++++ KUTIPAN SUMBER

SERAYUNEWS – Ledakan di kawasan SMA Negeri 72 Kelapa Gading, Jakarta Utara, pada Jumat siang, 7 November 2025, mengejutkan banyak pihak. Lantas, apa arti Agartha dan 14 Words?
Insiden terjadi saat warga dan siswa tengah melaksanakan salat Jumat, dan dua titik ledakan ditemukan di sekitar masjid sekolah.
Menurut Wakil Menko Polhukam Lodewijk Freidrich Paulus, sumber ledakan berasal dari titik-titik tersebut dan menyebabkan kepanikan besar di lingkungan sekolah.
Lebih dari 50 orang mengalami luka bakar ringan hingga gangguan pendengaran.
Situasi bertambah tegang setelah Kapolri Jenderal Listyo Sigit Prabowo menyampaikan bahwa pelaku merupakan seorang pelajar dari lingkungan sekolah tersebut. Pelaku kini masih menjalani perawatan medis.
Namun satu hal lain yang menyedot perhatian publik adalah temuan polisi di lokasi kejadian. Benda mirip senjata api yang dibawa pelaku dipenuhi tulisan-tulisan yang merujuk pada ideologi ekstrem kanan global.
Di badannya terdapat coretan 14 Words. For Agartha dan Brenton Tarrant. Welcome to Hell. Temuan itu membuat aparat memperluas penyelidikan, khususnya terkait dorongan ideologis yang memengaruhi pelaku.
Dua istilah paling kontras dari tulisan tersebut adalah Agartha dan 14 Words, dua nama yang sering muncul dalam literatur ekstremis sayap kanan modern.
Untuk memahami konteksnya, Anda perlu melihat sejarah panjang yang memadukan mitologi, okultisme, dan politik identitas.
Istilah Agartha atau kadang ditulis Agharta, Agarttha, dan Asgartha, sudah lama hidup dalam tradisi esoteris.
Konsep ini bukan sekadar cerita rakyat biasa, tetapi merupakan hasil persilangan antara okultisme Eropa, spiritualisme Timur, serta ideologi ekstrem kanan yang berkembang sejak awal abad ke-20.
Gagasan Agartha pertama kali diperkenalkan oleh Louis Jacolliot, penulis Prancis abad ke-19.
Ia menggambarkan Asgartha sebagai Kota Matahari yang diperintah Brahmatma sebelum akhirnya menghilang ke dunia bawah tanah setelah kehancuran besar.
Pemikiran ini kemudian dipertegas oleh Saint-Yves d’Alveydre yang menggambarkan Agartha sebagai pusat teokrasi rahasia yang menghimpun jutaan manusia dengan tatanan spiritual ketat.
Dalam narasi esoterik tersebut, Agartha bukan hanya tempat fisik, tetapi simbol dunia ideal yang bersih dari dekadensi moral.
Narasi ini kemudian dengan mudah diserap kelompok ekstrem kanan yang obsesif pada gagasan kemurnian ras dan kejayaan peradaban kuno.
Di era pasca-Perang Dunia II, penulis seperti Wilhelm Landig dan Miguel Serrano bahkan menenun mitologi ini ke dalam ideologi Neo-Nazi.
Mereka mengklaim bahwa ras Arya Hyperborean, yang dalam mitologi ekstremis disebut sebagai ras superior, melarikan diri ke Agartha setelah bencana global, dan suatu saat akan muncul kembali sebagai penyelamat umat manusia.

++++++++
++++ DATA TAMPILAN

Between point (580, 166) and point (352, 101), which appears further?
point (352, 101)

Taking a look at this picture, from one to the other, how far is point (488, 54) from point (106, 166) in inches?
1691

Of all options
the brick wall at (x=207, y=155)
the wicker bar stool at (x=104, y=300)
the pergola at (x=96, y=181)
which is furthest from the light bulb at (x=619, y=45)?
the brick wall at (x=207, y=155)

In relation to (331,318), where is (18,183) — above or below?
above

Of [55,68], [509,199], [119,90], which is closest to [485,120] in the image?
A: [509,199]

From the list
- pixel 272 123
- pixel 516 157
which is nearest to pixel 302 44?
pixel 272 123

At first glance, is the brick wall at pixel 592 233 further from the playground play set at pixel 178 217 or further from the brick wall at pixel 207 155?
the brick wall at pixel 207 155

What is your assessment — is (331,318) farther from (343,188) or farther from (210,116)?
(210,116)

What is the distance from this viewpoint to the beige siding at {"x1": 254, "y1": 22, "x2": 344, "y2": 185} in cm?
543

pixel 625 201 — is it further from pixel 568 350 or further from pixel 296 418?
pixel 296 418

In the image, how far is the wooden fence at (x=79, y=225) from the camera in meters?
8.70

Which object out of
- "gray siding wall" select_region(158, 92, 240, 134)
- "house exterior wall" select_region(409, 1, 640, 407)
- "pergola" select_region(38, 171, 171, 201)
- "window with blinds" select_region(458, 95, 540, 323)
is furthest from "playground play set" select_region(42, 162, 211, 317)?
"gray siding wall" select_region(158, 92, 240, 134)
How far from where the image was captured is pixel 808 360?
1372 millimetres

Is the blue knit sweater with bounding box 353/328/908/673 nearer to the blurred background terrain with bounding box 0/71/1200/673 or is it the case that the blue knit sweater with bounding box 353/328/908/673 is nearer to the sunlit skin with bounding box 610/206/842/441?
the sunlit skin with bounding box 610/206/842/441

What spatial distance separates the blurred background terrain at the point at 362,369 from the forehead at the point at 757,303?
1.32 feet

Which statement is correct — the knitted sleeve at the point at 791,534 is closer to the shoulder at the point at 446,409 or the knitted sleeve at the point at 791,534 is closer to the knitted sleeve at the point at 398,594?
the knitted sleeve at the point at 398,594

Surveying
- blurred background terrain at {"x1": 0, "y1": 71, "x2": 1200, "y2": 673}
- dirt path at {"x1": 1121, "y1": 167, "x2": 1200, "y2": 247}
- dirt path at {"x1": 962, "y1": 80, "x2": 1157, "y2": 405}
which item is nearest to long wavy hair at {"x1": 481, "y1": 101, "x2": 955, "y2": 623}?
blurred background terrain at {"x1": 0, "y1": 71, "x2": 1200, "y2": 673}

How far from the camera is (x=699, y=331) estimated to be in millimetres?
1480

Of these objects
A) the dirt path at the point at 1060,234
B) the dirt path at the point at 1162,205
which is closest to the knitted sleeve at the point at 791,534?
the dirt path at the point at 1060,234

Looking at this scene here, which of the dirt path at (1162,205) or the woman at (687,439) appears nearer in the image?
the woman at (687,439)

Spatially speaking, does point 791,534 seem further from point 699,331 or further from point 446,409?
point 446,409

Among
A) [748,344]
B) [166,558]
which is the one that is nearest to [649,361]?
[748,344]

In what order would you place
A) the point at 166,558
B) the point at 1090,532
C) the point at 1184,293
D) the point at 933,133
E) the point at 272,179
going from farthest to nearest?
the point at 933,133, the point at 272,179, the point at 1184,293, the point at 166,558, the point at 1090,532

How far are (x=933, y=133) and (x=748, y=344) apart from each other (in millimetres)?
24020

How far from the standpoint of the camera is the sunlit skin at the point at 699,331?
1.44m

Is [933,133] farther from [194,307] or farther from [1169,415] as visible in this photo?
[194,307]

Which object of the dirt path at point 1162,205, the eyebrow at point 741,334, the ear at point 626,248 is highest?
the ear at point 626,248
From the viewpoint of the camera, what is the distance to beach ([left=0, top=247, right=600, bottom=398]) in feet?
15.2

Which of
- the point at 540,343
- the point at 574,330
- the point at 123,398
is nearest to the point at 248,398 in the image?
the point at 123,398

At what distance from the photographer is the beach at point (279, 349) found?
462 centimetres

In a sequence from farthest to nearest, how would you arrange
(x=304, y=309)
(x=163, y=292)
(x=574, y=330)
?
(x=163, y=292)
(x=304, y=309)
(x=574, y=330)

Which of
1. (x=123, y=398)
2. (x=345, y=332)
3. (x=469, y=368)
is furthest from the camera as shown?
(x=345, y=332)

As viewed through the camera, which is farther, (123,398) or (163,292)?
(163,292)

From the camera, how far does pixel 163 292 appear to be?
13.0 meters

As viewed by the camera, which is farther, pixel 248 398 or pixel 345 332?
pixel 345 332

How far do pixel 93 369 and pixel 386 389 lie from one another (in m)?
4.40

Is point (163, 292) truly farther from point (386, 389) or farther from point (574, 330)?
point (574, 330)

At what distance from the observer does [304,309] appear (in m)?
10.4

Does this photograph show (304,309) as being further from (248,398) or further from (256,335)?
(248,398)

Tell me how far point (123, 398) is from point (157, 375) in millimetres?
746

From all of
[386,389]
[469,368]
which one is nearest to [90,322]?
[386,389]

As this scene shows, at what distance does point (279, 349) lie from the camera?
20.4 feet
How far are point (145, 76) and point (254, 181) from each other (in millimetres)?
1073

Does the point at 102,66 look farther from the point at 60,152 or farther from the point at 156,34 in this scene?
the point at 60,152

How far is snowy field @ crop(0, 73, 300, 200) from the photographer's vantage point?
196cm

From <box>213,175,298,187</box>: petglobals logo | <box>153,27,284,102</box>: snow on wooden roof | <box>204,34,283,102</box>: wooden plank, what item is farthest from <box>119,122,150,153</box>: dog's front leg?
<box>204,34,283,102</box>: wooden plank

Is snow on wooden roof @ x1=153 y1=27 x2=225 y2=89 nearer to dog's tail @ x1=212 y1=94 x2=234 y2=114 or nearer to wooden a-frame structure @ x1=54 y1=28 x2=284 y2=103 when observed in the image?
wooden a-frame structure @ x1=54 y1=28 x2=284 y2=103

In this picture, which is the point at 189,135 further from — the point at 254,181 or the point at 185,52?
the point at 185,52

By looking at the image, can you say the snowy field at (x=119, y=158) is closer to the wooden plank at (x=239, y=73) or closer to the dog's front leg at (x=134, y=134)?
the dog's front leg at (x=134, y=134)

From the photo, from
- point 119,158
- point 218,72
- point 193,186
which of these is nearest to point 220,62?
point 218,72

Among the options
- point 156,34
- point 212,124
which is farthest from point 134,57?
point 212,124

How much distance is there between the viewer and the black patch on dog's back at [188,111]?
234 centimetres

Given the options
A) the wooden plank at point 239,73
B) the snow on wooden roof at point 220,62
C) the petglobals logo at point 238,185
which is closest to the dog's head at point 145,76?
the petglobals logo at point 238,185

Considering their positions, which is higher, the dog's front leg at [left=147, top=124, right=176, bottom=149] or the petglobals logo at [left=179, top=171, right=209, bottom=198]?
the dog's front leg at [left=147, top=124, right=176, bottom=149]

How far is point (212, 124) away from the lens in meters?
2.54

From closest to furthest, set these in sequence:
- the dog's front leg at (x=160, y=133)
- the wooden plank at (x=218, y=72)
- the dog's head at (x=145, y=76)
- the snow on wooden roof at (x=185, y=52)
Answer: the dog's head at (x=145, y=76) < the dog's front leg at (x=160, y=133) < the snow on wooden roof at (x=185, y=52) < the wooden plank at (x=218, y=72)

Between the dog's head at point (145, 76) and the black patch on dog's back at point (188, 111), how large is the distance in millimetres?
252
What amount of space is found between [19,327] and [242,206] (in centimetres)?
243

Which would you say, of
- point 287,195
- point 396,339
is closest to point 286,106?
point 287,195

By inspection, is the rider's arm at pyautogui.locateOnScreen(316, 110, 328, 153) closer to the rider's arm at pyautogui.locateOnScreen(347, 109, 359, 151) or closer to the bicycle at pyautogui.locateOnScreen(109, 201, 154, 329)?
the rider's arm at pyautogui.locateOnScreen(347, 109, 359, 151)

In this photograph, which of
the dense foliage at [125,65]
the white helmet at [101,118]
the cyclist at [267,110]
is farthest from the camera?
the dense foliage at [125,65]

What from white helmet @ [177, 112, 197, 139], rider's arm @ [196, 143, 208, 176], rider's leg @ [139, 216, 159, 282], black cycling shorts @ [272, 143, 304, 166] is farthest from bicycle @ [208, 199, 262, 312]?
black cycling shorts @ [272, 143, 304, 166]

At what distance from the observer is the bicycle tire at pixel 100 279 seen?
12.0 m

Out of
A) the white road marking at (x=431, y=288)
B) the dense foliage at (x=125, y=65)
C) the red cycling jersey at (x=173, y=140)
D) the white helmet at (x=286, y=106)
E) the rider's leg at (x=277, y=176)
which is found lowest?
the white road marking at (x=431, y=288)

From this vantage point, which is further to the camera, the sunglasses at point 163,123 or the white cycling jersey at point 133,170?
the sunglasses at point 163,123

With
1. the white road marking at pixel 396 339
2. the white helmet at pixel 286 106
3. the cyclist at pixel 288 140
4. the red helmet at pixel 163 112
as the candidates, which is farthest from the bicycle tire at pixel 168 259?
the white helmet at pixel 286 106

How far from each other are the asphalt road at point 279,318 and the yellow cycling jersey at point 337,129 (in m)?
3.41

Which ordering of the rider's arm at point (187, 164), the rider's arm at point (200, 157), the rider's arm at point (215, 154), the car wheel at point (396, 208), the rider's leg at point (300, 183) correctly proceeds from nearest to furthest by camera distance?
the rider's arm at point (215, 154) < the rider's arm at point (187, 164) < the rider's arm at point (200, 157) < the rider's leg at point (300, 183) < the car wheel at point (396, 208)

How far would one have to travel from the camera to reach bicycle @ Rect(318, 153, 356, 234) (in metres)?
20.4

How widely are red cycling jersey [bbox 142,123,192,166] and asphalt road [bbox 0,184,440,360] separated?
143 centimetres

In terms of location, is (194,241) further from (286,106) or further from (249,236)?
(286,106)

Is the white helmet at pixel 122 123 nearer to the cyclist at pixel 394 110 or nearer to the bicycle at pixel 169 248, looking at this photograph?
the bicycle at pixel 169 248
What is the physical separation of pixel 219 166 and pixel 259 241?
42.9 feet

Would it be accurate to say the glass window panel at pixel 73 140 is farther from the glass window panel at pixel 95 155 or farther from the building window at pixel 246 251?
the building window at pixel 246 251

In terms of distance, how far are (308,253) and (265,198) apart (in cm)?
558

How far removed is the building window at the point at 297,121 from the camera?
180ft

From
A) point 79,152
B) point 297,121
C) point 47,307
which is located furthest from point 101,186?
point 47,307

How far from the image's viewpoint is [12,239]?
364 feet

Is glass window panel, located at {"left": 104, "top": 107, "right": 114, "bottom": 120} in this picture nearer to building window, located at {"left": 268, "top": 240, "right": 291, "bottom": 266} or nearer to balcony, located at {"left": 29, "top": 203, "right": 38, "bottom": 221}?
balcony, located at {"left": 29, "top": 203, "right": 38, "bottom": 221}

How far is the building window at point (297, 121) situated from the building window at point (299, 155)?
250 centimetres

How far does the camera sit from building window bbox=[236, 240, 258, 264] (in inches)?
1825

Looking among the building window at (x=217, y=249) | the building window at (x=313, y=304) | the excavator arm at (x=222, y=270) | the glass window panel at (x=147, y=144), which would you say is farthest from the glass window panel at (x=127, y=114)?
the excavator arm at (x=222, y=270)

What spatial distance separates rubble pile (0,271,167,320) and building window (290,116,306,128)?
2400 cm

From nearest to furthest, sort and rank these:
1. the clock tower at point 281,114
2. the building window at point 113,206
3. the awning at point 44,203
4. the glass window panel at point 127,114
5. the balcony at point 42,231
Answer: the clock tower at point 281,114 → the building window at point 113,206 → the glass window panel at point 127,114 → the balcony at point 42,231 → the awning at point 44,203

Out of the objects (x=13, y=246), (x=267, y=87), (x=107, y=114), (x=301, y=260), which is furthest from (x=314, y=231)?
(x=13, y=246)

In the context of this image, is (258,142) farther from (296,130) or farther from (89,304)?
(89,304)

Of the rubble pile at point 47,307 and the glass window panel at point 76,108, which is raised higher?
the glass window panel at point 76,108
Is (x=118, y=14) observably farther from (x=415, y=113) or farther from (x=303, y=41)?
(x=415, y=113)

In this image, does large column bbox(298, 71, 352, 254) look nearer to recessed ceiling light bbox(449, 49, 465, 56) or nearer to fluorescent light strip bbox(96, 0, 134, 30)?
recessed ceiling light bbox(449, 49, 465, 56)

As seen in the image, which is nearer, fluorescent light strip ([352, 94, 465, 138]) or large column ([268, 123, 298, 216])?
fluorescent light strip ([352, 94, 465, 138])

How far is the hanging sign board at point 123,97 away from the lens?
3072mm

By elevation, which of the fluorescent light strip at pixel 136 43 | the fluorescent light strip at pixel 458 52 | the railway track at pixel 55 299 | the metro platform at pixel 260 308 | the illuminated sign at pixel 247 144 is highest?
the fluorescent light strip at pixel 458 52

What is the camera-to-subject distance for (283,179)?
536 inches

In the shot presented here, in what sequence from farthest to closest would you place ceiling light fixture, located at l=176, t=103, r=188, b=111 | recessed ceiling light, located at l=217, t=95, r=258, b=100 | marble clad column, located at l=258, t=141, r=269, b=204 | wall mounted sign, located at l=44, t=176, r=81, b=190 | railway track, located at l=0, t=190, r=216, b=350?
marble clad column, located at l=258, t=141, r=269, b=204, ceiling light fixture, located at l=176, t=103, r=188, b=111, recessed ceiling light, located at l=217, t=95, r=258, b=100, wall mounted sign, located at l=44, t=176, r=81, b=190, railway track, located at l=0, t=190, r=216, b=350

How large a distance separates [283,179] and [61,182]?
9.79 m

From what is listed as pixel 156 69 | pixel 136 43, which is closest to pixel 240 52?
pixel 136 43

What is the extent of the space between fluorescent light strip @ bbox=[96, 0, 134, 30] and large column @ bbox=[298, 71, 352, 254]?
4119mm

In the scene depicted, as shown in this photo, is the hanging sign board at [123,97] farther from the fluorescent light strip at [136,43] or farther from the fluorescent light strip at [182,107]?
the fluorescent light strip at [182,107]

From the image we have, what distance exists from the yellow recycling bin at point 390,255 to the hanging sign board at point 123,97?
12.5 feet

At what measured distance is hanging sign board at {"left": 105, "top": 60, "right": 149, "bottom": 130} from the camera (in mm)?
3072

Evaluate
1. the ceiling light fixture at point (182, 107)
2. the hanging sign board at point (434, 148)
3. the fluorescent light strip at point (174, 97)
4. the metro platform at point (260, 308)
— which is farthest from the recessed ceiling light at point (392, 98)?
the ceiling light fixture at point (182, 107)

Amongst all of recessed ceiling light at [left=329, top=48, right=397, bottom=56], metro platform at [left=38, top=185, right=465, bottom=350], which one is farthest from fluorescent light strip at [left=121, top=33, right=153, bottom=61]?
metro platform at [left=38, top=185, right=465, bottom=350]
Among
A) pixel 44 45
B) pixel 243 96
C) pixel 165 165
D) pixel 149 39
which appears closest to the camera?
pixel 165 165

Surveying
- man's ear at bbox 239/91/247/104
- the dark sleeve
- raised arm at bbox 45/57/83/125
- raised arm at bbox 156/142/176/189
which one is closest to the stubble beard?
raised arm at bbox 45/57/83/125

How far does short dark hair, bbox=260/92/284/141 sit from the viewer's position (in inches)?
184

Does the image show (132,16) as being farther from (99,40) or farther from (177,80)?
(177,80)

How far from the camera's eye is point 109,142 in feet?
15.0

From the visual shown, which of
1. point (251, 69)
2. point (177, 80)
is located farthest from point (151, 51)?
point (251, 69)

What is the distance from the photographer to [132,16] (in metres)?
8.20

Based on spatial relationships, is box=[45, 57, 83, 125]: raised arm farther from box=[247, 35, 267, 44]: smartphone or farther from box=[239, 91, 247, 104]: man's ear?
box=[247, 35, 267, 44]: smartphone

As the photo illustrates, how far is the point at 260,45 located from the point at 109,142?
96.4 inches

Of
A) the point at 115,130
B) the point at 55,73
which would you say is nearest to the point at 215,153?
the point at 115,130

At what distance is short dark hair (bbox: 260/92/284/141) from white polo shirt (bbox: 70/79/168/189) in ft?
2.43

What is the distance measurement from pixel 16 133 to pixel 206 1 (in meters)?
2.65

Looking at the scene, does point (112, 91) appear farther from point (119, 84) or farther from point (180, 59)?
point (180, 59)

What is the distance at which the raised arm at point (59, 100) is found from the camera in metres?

++++++++

SOAL LATIHAN:
1. Salin persis bagian artikel tentang ledakan di SMA Negeri 72 dari "Insiden terjadi saat" sampai "di lingkungan sekolah.".
2. Teruskan artikel tentang ledakan di SMA Negeri 72 setelah kalimat terakhir yang tertulis.

JAWABAN:
1.
Insiden terjadi saat warga dan siswa tengah melaksanakan salat Jumat, dan dua titik ledakan ditemukan di sekitar masjid sekolah.
Menurut Wakil Menko Polhukam Lodewijk Freidrich Paulus, sumber ledakan berasal dari titik-titik tersebut dan menyebabkan kepanikan besar di lingkungan sekolah.

2.
Serrano bahkan mengaitkan Agartha dengan simbol Matahari Hitam, yang kini banyak digunakan dalam ikonografi supremasi kulit putih.
Walaupun bagi sebagian orang Agartha hanyalah mitologi, bagi kelompok ekstremis, istilah ini berubah menjadi lambang identitas.
Bukan tentang lokasi fisik, tetapi simbol tentang dunia murni yang ingin mereka ciptakan.
Tulisan kedua yang muncul pada senjata mainan pelaku adalah 14 Words, istilah yang telah lama dikenal sebagai slogan utama ideologi supremasi kulit putih.
Melansir Library of Congress Amerika Serikat, frasa lengkapnya berbunyi sebagai berikut.
“We must secure the existence of our people and a future for white children.”
Kalimat tersebut dibuat oleh David Lane, anggota kelompok ekstremis The Order pada 1980-an. Angka 14 merujuk langsung pada jumlah kata dalam kalimat itu.
Dalam jaringan ekstrem kanan internasional, 14 Words berfungsi sebagai kode: pendek, sederhana, dan mudah diselipkan dalam simbol, tato, hingga pesan propaganda.
Slogan ini juga menjadi pondasi gerakan rasis dan Neo-Nazi modern, serta kerap muncul dalam berbagai aksi kekerasan berbasis kebencian.
Karena sifatnya yang tersebar luas di internet, frasa ini mudah diakses remaja dan pelajar yang rentan terpapar ideologi radikal secara daring, terutama di forum-forum anonim.
Nama lain yang tercantum pada senjata mainan pelaku adalah Brenton Tarrant, pelaku penembakan massal di dua masjid di Christchurch, Selandia Baru, pada Maret 2019.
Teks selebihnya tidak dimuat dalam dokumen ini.